“Nyalakan obat biusnya! Bawa air panas, dan siapkan pisaunya! Dan dari tasku, jarumnya, ah tidak. Bawa semua tasku!”
Leber berteriak mendesak.
“Tas yang mana?”
“Semuanya! Semua yang ada di kamarku!”
Saat Regina berlari keluar, Leber membaringkan David di tempat tidur.
“Kondisinya tidak baik.”
Ucap Leber sambil menekan beberapa bagian perut David. David hampir tak bernapas, tak sadarkan diri.
“Itu cedera dalam.”
“Seberapa seriuskah hal ini?”
Wajah Elise sangat gelap saat dia bertanya.
“…Saya harus membukanya untuk mengetahuinya.”
“Buka? Apa?”
Karan, yang mendengarkan dengan diam, mengangkat kedua alisnya. Elise mengangguk, menggenggam tangan Karan seolah memberi tahu dia untuk tidak menyela.
“Leber, tolong lakukan apa pun yang kau bisa.”

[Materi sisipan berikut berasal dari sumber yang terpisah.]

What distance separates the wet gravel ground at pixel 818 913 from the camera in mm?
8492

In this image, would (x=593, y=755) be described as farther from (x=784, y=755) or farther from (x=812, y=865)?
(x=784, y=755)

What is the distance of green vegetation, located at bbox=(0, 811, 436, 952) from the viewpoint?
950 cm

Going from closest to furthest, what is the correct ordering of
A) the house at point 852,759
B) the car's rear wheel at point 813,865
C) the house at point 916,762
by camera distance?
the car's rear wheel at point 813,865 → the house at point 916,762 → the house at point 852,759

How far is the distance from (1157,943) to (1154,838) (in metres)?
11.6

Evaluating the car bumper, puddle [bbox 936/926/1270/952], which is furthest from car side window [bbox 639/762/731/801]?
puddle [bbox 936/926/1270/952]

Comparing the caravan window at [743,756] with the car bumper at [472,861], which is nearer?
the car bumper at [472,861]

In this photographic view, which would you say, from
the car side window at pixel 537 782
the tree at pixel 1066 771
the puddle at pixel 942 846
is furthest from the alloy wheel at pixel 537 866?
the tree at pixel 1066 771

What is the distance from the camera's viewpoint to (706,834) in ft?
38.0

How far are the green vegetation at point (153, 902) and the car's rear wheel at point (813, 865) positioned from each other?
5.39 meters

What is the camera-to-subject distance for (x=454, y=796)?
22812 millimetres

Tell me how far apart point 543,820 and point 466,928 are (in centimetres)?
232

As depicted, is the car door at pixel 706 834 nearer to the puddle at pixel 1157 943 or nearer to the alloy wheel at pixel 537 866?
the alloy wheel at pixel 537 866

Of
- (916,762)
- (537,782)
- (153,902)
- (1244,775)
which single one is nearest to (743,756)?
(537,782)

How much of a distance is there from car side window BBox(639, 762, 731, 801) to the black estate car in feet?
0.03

“Saya tidak bisa menjamin hasilnya.”
Leber sudah gugup, berulang kali mengepalkan dan membuka tinjunya.
Ini adalah pertama kalinya Leber menunjukkan kelemahan dalam merawat pasien.
“Kamu banyak berlatih, bukan?”
Leber telah secara konsisten meneliti pembedahan pada hewan yang terluka. Ia telah menyelamatkan banyak hewan dengan cara itu.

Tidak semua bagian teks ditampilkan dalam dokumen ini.